In its most recent report, the International Energy Agency (IEA) projects that global oil demand will grow on average by 1.9 million barrels a day, or 2.2 percent, a year to reach 95.8 million barrels a day by 2012. In its last report, it anticipated growth in energy demand of just 2 percent a year. About two-thirds of the increase will come from developing economies in Asia and the Middle East. Chinese demand for oil will total nearly 10 million barrels a day in 2012 — more than 10 percent of the total — creating a considerable shortfall given domestic production of only 3.9 million barrels a day.

Unfortunately, there is little indication that supply will keep pace. Older sources of supply, such as the North Sea and Mexico, have matured and the oil they produce is increasingly expensive. The IEA forecasts that British oil production will fall from its current level of 1.7 million barrels a day to 1 million b/d by 2012.

On the positive side, production in Brazil, Russia, Canada, Kazakhstan and Azerbaijan is expected to increase significantly. Unfortunately, some of those projects are already behind schedule. In total, non-OPEC production should grow about 1 percent a year, considerably less than the increase in demand.

This means that the world will be forced to rely on production from OPEC nations, which already supply more than 40 percent of the world’s oil. The IEA estimates OPEC will have to pump about 36.2 million barrels a day in 2012, a considerable jump over today’s production of 31.3 million barrels per day. OPEC nations have spare capacity and can ramp up production — somewhat.

But the IEA believes that the pressures created by burgeoning demand will cut the OPEC “shock absorber” margin to 1.6 percent of global demand, an alarmingly low level. Thus the IEA concludes that “oil looks extremely tight in five years’ time” and there are “prospects of even tighter natural gas markets at the turn of the decade.”

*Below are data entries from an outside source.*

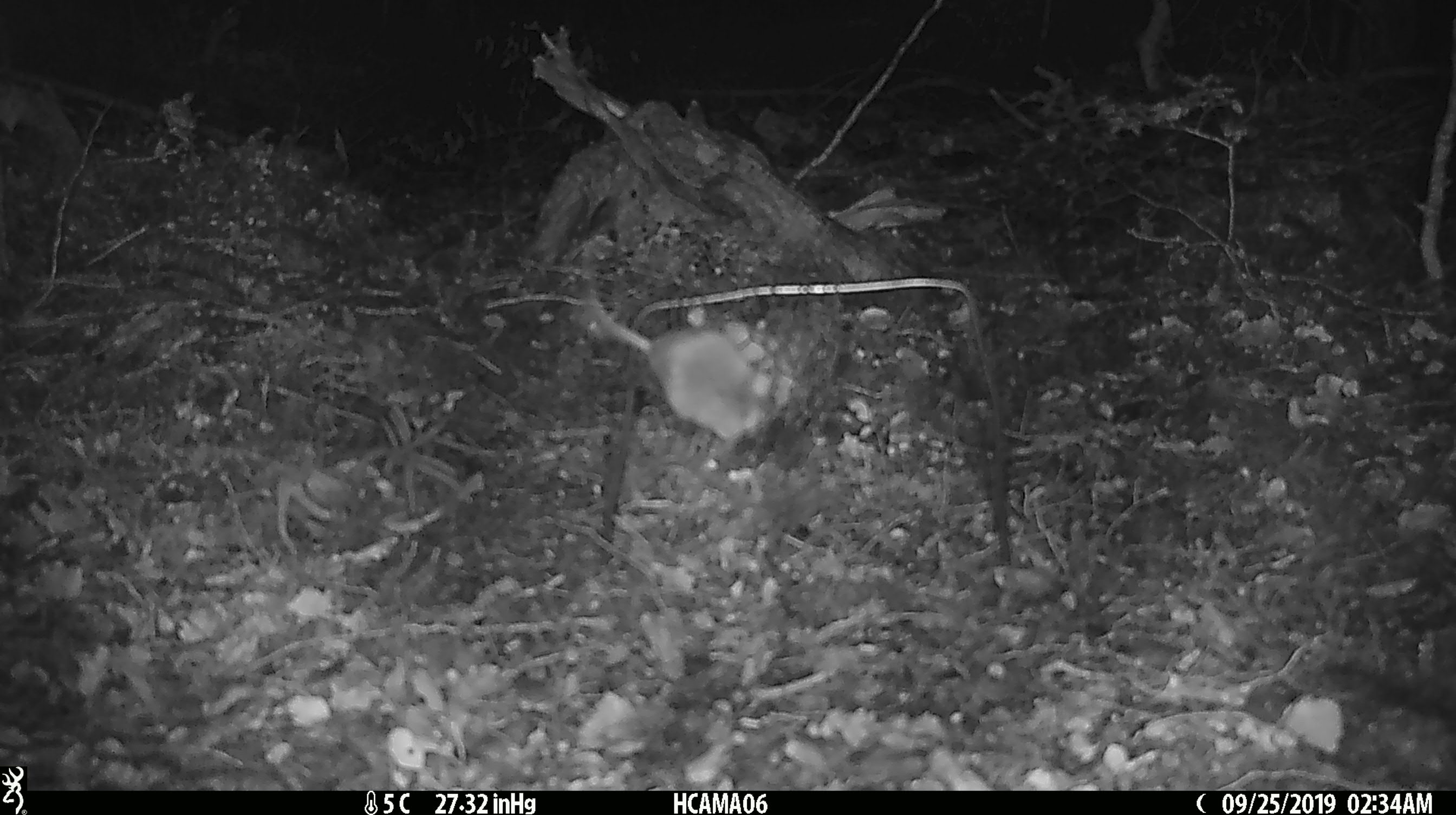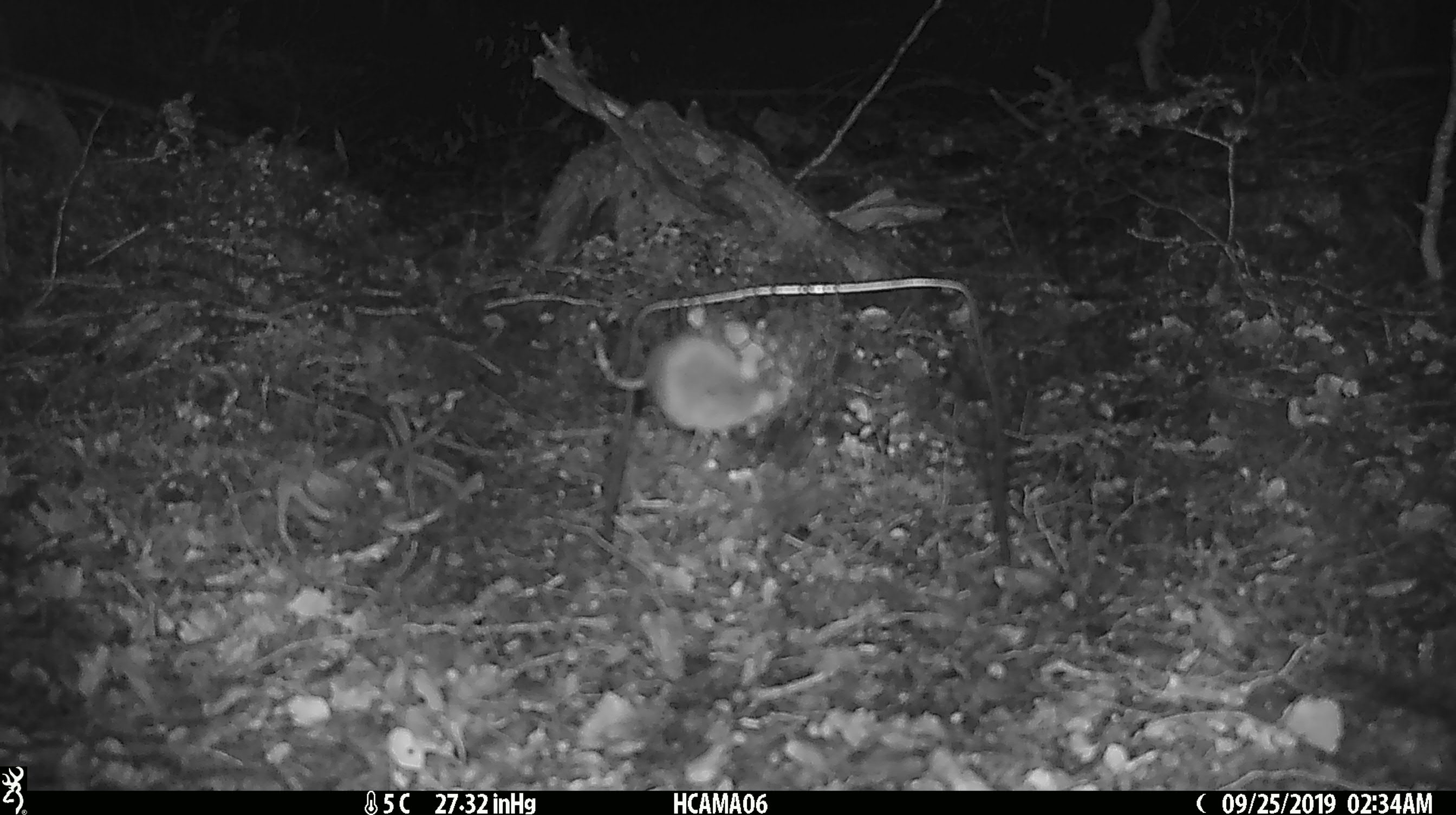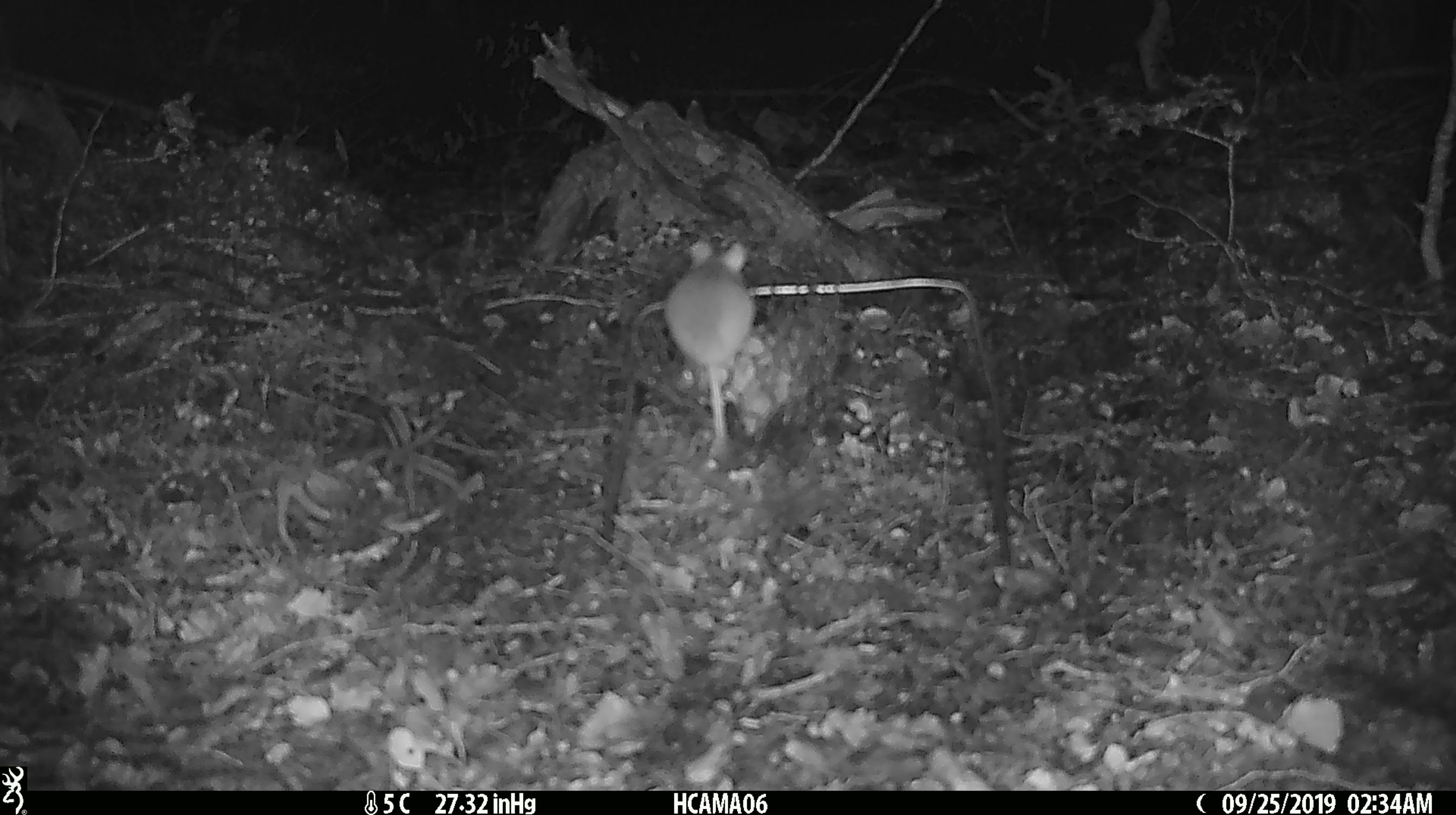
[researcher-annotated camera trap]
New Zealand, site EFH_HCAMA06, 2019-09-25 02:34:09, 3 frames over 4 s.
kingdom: Animalia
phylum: Chordata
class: Mammalia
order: Rodentia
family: Muridae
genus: Mus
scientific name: Mus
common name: mouse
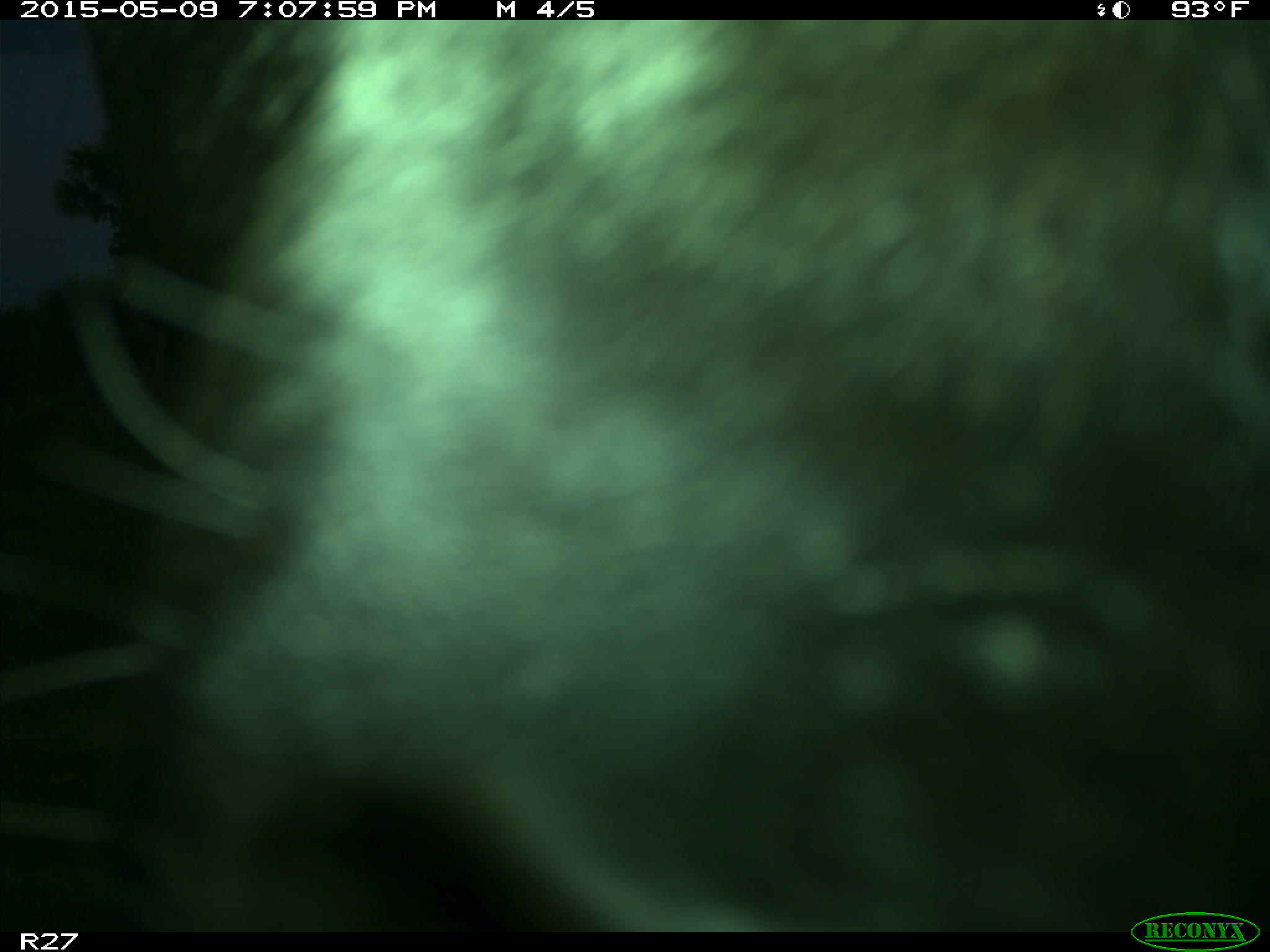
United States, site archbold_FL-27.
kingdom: Animalia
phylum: Chordata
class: Mammalia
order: Artiodactyla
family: Bovidae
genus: Bos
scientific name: Bos taurus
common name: domestic cow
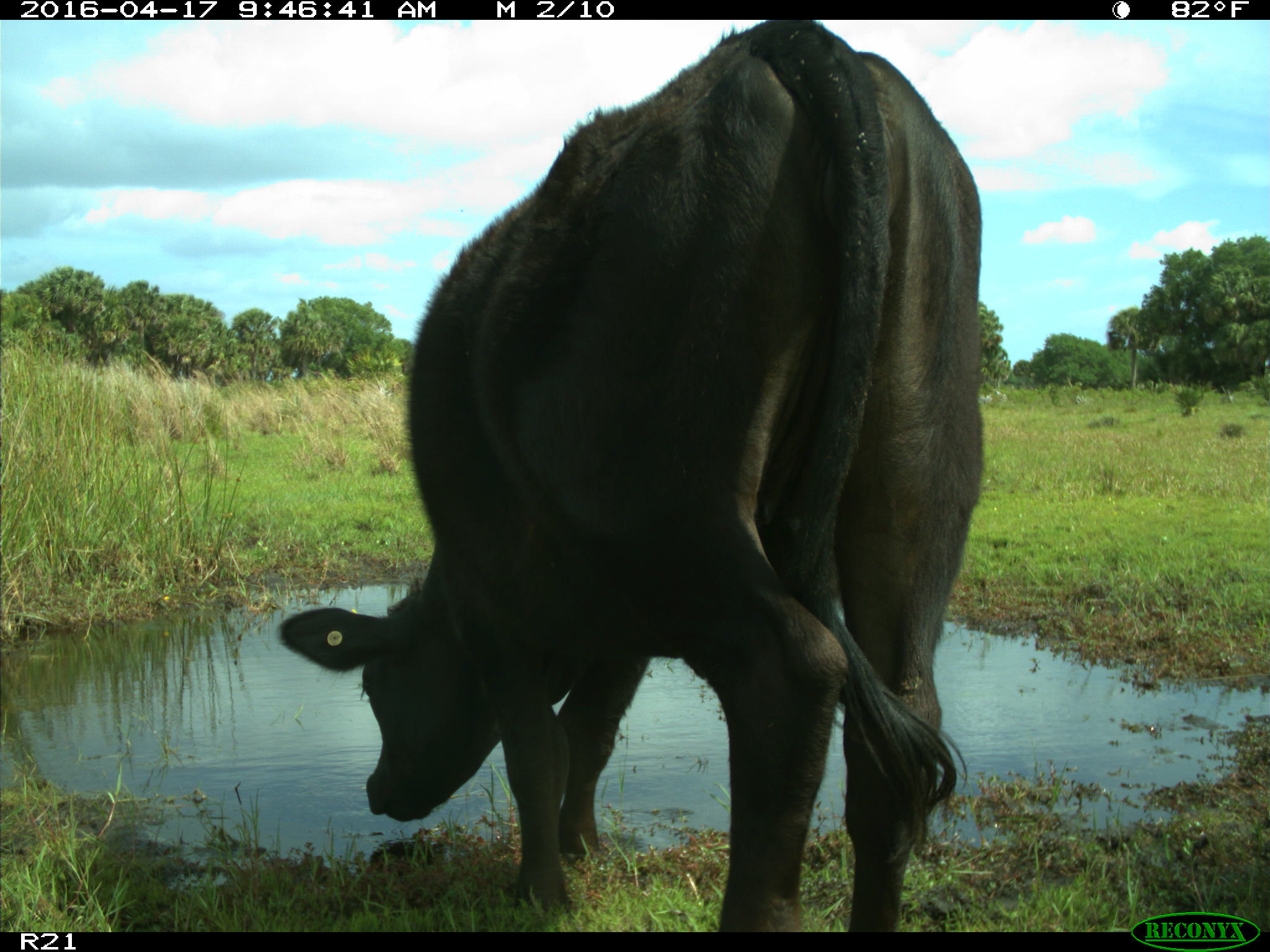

The world needs to begin preparing for this economic landscape now. Alternative fuels are an option, but they offer only limited relief. The IEA estimates that production of biofuels will double by 2012, but will still only supply 1.75 million barrels per day due to economic constraints.

New coal and nuclear power plants will help cut demand for oil, but they will not be on line until 2015. Moreover, coal is a dirty fuel that will add to greenhouse gas emissions and release other pollutants into the environment.

One way to ease the crunch is to cut demand. The IEA estimates that a reduction in GDP growth from 4.5 percent annually to 3.2 percent until 2012 would cut the need for OPEC oil by 2 million barrels a day. But that is a cut on the margins — it merely postpones by one year the point at which growth in demand overtakes growth in global oil capacity — and it ignores the negative impact of reduced global economic activity. China, for example, a key element of the global growth equation, can ill afford a slowdown without risking social instability.

Some critics charge that the IEA report is alarmist, alleging that IEA reports have been responsible for pushing up oil prices. Other analysts note that demand remains stubbornly high, futures prices continue to bump against historic ceilings, and there is little indication that some technological breakthrough will ease the supply-demand equation.

One area upon which we should focus is energy efficiency. China, in particular, has a pressing need for progress in this field. While there is a range of estimates of Chinese energy use per capita, all agree that substantial improvements are needed. The Chinese government’s own figures put per capita energy use at 3.4 times the world average. Last year, China launched a five-year effort to cut energy use per unit of economic output by 20 percent.

Japan, as a leader in this field, should be taking every opportunity to promote the spread of energy-efficient technologies and processes to help restrain demand. This effort would provide a substantial international public good, help support Japanese industries that are leaders in the field, and consolidate good relations with China.